Airbnb For Me But Not For Thee
By Brent Woodcox
Recently, I stumbled upon a picture that was shared on social media that showed city employees gathering with business and tech leaders in Austin for the SXSW festival. From all accounts, the folks who traveled there to represent our city did a fantastic job representing us and showing all the attendees of the festival the many incredible things our city has to offer.
I did notice one strange thing though. It seemed like folks from the city were staying in an Airbnb. That couldn't be though, I thought. Raleigh city councilors are working overtime to block Raleigh residents from renting out their own homes on a short term basis. How could it be city policy to send their own employees to other cities to stay in Airbnbs when city councilors have made it clear what a giant disruption they would be to neighborhoods in our city.
Of course, this isn't the first time that we have experienced this type of what's good for the goose is NOT good for the gander hypocrisy in the city of Raleigh.
Councilor Russ Stephenson, the unelected Mayor of Raleigh, has made clear that he stays in Airbnbs in other cities "all the time" even as he has done his level best to make sure they will never be made legal in our city.
Now comes this story from the News & Observer...
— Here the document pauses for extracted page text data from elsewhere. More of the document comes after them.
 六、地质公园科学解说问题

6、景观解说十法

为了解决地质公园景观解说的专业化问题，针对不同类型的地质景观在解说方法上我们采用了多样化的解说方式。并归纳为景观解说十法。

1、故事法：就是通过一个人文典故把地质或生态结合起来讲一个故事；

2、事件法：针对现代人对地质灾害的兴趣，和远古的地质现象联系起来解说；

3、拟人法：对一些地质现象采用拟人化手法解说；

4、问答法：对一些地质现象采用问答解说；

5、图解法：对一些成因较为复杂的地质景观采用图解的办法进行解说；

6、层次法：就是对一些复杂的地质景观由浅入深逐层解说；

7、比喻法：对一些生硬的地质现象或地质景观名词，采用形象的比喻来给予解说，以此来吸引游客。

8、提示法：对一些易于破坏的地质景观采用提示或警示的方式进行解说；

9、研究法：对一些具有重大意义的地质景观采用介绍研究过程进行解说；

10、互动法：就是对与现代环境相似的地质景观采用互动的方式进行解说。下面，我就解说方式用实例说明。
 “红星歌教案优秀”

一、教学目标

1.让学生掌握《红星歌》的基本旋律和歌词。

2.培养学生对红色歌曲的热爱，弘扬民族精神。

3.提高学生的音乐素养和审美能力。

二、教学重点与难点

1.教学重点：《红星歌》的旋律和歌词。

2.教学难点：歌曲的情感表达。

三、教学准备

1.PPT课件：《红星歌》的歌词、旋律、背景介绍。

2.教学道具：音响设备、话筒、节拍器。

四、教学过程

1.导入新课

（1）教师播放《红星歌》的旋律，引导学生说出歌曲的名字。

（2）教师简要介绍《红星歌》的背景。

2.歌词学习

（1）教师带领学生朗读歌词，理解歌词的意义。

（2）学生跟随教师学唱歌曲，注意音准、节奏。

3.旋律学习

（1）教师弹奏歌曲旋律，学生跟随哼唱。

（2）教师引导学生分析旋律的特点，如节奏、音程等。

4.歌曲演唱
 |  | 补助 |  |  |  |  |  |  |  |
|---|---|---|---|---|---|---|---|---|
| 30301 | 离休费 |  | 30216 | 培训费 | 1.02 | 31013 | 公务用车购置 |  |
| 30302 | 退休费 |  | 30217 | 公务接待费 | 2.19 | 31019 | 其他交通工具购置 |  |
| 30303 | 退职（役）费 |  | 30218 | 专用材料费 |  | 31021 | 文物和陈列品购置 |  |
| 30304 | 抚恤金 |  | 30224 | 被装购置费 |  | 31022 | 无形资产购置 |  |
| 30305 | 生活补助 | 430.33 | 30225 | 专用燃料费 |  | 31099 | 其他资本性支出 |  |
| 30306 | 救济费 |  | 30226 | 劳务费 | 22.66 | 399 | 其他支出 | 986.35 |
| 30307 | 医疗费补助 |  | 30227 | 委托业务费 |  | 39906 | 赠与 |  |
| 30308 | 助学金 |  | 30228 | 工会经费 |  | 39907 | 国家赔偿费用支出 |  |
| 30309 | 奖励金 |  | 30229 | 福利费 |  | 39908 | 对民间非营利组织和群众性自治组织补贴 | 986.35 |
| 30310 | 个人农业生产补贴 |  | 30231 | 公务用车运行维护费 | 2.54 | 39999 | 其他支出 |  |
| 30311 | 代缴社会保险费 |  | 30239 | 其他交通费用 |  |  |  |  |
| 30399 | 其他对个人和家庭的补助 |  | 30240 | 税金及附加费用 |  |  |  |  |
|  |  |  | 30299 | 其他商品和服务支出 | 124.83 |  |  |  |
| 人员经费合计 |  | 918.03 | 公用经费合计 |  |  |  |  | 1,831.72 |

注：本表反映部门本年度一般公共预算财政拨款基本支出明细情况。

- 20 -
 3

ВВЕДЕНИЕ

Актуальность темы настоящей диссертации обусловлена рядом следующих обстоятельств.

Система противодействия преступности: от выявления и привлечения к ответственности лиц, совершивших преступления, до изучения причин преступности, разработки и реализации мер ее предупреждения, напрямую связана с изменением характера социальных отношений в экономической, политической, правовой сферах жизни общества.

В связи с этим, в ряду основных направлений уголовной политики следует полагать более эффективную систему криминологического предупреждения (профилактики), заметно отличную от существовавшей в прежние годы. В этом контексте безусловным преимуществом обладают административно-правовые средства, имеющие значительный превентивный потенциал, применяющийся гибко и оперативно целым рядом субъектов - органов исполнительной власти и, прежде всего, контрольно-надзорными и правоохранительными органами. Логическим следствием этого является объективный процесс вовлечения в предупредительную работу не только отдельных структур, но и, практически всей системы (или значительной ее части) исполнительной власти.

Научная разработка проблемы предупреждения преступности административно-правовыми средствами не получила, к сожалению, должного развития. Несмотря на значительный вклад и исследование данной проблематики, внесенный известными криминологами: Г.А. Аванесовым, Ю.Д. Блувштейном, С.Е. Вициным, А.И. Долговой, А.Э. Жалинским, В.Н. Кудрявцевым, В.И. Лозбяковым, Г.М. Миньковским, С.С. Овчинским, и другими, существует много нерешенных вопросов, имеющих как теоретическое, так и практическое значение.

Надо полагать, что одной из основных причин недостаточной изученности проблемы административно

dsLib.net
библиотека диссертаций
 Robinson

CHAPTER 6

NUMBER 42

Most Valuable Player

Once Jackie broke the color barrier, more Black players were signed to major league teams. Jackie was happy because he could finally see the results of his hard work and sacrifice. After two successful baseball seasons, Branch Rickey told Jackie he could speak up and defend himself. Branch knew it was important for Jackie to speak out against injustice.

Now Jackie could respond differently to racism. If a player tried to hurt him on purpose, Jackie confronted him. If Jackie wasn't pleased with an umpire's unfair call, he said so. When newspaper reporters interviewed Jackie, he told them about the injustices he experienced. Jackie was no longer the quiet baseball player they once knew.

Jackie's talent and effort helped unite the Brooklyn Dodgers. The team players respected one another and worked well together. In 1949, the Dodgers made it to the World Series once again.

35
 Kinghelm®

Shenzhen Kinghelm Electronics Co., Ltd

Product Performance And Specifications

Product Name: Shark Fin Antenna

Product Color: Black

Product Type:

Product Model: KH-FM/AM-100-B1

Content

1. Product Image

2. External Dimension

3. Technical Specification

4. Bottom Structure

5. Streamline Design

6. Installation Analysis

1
For all the talk from city councilors like Russ Stephenson, Stef Mendell, Kay Crowder and David Cox about how they are "protecting our neighborhoods" from the scourge of short term rentals, their policy has been an abysmal failure and an embarrassment to Raleigh. This latest display of hypocrisy just lays bare that fact.
If Raleigh wants to be a "21st century city of innovation" as it claims, it's time to abandon the Russ Stephenson rule for short term rentals and embrace the same technology that city employees wisely have when visiting other cities. If we want to compete with Austin for festivals and other tourism attracting events, then we're going to need to put our city on a level playing field with them when it comes to Airbnb. And if Austin's rules on short term rentals are good enough for the city to feel comfortable sending its employees to stay in Airbnbs when visiting, then the city council should immediately adopt the Austin model as Raleigh's new rules.
At any rate, there shouldn't be one policy for Raleigh employees and one for Raleigh residents. That's wrong. City councilors know it. And they're allowing it anyway.